Novel hits for targeting kidney failure in type 2 diabetes derived via in silico screening of the ZINC natural product database

Renal dysfunction is a common and potentially fatal consequence often noticed in persons who have been diagnosed with type 2 diabetes mellitus (T2DM). The gravity of this complication is underscored by the heightened likelihood of death linked to its advancement. Therefore, it is crucial to prioritize the prevention of the progress of renal impairment. The efficacy of sodium-glucose cotransporter 2 (SGLT2) inhibitors in retarding the advancement of renal dysfunction and albuminuria has been demonstrated, underscoring their potential utility in the management of renal problems. In a quest to unearth natural SGLT2 inhibitors, a comprehensive study was undertaken, encompassing structure-based virtual screening and a range of tools deployed to separate through the extensive ZINC database.

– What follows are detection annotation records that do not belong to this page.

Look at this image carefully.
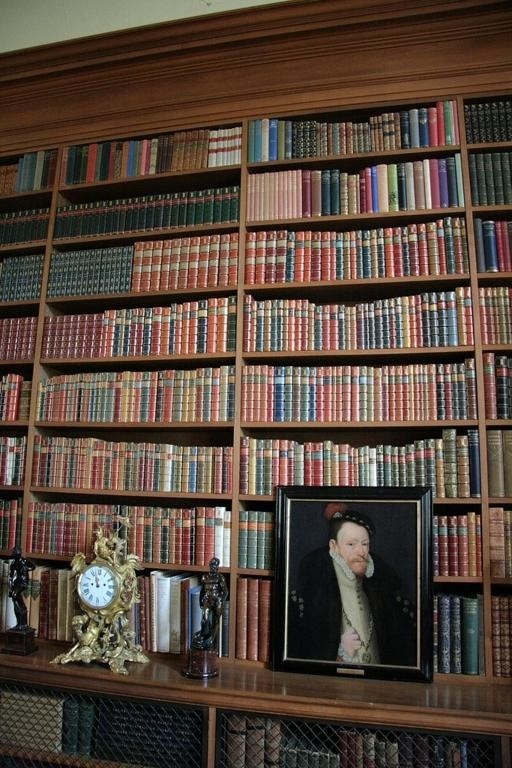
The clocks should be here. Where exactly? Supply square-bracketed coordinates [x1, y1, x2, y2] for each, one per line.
[48, 514, 150, 675]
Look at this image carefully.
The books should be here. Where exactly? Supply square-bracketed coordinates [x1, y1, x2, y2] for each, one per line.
[244, 101, 512, 221]
[242, 216, 512, 352]
[3, 364, 235, 493]
[3, 233, 240, 361]
[3, 691, 469, 766]
[2, 125, 242, 246]
[427, 508, 512, 678]
[1, 500, 232, 657]
[234, 510, 275, 662]
[240, 353, 512, 499]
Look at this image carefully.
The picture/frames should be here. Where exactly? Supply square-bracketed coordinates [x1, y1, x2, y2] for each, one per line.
[268, 486, 435, 683]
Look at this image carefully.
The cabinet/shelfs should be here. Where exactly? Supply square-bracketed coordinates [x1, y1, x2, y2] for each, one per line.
[1, 638, 511, 767]
[0, 147, 61, 556]
[456, 96, 512, 677]
[21, 124, 246, 661]
[233, 97, 490, 677]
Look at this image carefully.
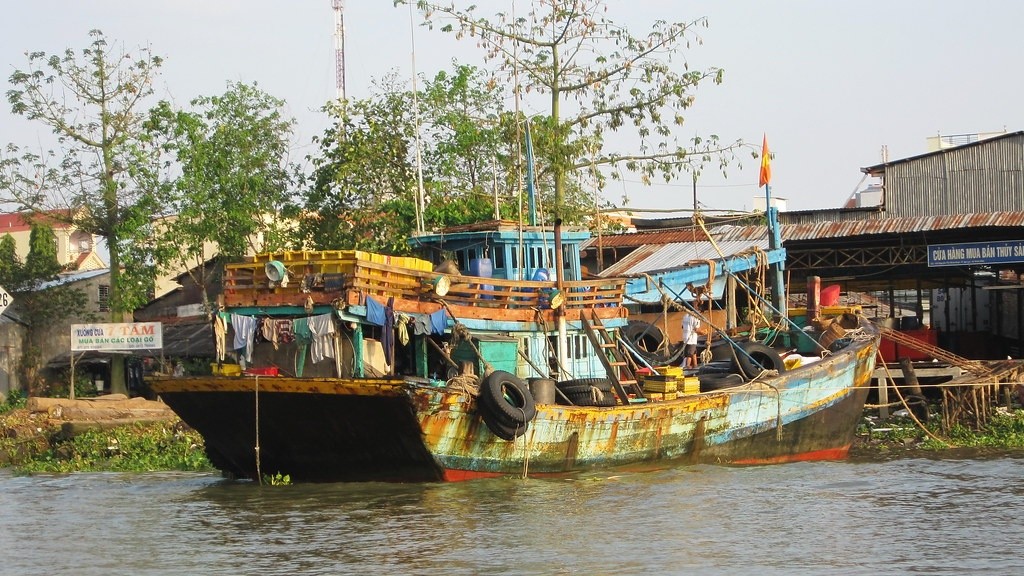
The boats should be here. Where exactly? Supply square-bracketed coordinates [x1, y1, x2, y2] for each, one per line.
[136, 0, 888, 486]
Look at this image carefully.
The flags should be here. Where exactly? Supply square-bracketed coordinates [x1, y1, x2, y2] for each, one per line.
[759, 133, 771, 187]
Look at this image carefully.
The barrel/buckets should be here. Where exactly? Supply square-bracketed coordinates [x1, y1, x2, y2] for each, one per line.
[527, 376, 556, 405]
[433, 256, 553, 310]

Through the application of a pharmacophore model, a cohort of 11,336 natural compounds were discerned from the ZINC database that could potentially serve as SGLT2 inhibitors. Amid this collection, two compounds were singled out via a rigorous assessment of ADME (absorption, distribution, metabolism, and excretion) attributes, oral bioavailability, molecular dynamics parameters, and akin docking affinities to approved inhibitors. Compound 580 emerged as a promising candidate, validated by its congruence with metabolic processes and the absence of proclivities toward cardiotoxic effects. The findings from this investigation serve to reinforce the validation of SGLT2 inhibitors, thus paving the way for comprehensive in vitro and in vivo experimentation. Concurrently, these outcomes act as a catalyst for the innovation of novel inhibitors, heralding a new era of possibilities.